● Exercise instructions:
Render the lines below as a Markdown table with the columns "Row" and "Line text", from the line containing "Which is farther" through the last line, both included. Omit blank lines and the pictures.

* begin Material for this exercise *

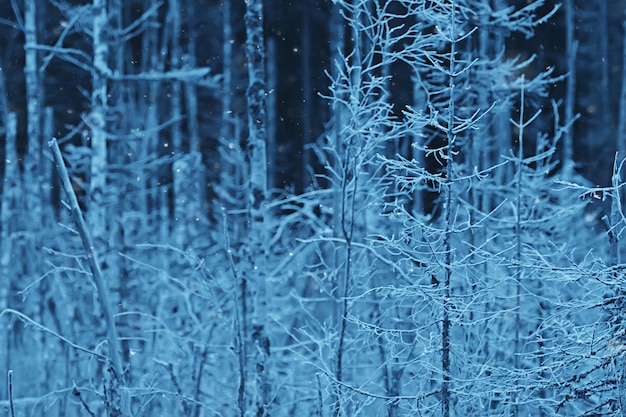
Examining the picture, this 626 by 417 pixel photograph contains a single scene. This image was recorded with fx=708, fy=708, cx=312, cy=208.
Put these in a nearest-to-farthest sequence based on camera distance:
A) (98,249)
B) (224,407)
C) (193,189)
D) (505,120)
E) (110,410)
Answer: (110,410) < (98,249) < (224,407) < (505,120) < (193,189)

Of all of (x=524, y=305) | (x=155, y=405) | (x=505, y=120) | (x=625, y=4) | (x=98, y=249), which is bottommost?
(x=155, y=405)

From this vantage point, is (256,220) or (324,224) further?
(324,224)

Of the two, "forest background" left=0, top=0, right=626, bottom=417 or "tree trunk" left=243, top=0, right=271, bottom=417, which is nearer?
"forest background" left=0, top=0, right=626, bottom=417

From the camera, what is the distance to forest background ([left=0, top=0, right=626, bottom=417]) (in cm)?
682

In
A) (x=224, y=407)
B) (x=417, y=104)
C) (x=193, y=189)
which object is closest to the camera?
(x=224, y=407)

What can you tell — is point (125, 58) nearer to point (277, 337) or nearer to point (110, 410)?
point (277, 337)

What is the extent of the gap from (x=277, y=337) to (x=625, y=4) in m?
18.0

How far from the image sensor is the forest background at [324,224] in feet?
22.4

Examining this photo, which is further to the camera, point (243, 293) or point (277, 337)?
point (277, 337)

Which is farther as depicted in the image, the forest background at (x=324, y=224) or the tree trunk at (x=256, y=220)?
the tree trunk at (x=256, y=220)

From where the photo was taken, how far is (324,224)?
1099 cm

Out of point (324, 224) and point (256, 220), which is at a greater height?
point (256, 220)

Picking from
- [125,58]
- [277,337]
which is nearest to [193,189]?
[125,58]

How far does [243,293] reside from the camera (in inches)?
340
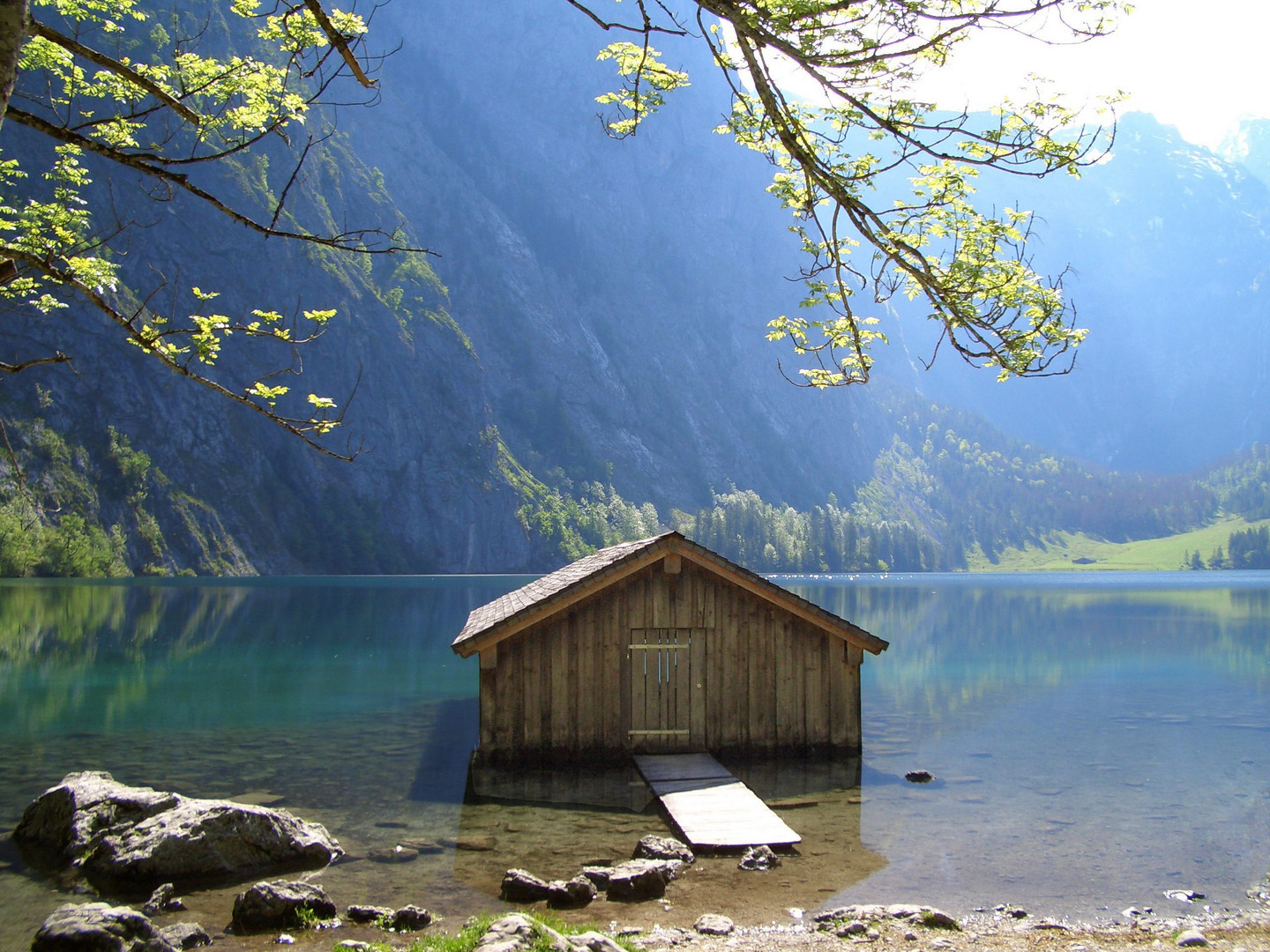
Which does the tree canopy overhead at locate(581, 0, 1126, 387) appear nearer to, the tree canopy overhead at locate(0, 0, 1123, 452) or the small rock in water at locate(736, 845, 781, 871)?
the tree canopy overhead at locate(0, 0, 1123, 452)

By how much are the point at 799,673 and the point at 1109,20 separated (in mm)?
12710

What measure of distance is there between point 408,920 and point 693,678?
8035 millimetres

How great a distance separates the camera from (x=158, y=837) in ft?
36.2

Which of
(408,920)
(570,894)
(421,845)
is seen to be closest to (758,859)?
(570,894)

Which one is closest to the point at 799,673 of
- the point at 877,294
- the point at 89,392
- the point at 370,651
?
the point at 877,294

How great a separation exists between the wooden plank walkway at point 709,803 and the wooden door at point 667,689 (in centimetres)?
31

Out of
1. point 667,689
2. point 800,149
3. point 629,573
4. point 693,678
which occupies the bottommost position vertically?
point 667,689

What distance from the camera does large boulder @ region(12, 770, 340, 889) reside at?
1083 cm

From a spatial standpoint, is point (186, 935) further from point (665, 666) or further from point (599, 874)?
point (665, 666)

* end Material for this exercise *

● Expected answer:
| Row | Line text |
|---|---|
| 1 | Which is farther as depicted in the image, the forest background at (x=324, y=224) or the tree trunk at (x=256, y=220)? |
| 2 | the tree trunk at (x=256, y=220) |
| 3 | From where the photo was taken, how far is (324,224)? |
| 4 | 1099 cm |
| 5 | Out of point (324, 224) and point (256, 220), which is at a greater height? |
| 6 | point (256, 220) |
| 7 | Picking from |
| 8 | - [125,58] |
| 9 | - [277,337] |
| 10 | which is nearest to [193,189]? |
| 11 | [125,58] |
| 12 | How far does [243,293] reside from the camera (in inches)? |
| 13 | 340 |
| 14 | Which does the tree canopy overhead at locate(581, 0, 1126, 387) appear nearer to, the tree canopy overhead at locate(0, 0, 1123, 452) or the small rock in water at locate(736, 845, 781, 871)? |
| 15 | the tree canopy overhead at locate(0, 0, 1123, 452) |
| 16 | By how much are the point at 799,673 and the point at 1109,20 separated (in mm)? |
| 17 | 12710 |
| 18 | What measure of distance is there between point 408,920 and point 693,678? |
| 19 | 8035 millimetres |
| 20 | How great a distance separates the camera from (x=158, y=837) in ft? |
| 21 | 36.2 |
| 22 | Which of |
| 23 | (408,920) |
| 24 | (570,894) |
| 25 | (421,845) |
| 26 | is seen to be closest to (758,859)? |
| 27 | (570,894) |
| 28 | Which one is closest to the point at 799,673 of |
| 29 | - the point at 877,294 |
| 30 | - the point at 89,392 |
| 31 | - the point at 370,651 |
| 32 | ? |
| 33 | the point at 877,294 |
| 34 | How great a separation exists between the wooden plank walkway at point 709,803 and the wooden door at point 667,689 (in centimetres)? |
| 35 | 31 |
| 36 | Out of |
| 37 | 1. point 667,689 |
| 38 | 2. point 800,149 |
| 39 | 3. point 629,573 |
| 40 | 4. point 693,678 |
| 41 | which occupies the bottommost position vertically? |
| 42 | point 667,689 |
| 43 | What distance from the camera does large boulder @ region(12, 770, 340, 889) reside at? |
| 44 | 1083 cm |
| 45 | From a spatial standpoint, is point (186, 935) further from point (665, 666) or further from point (599, 874)? |
| 46 | point (665, 666) |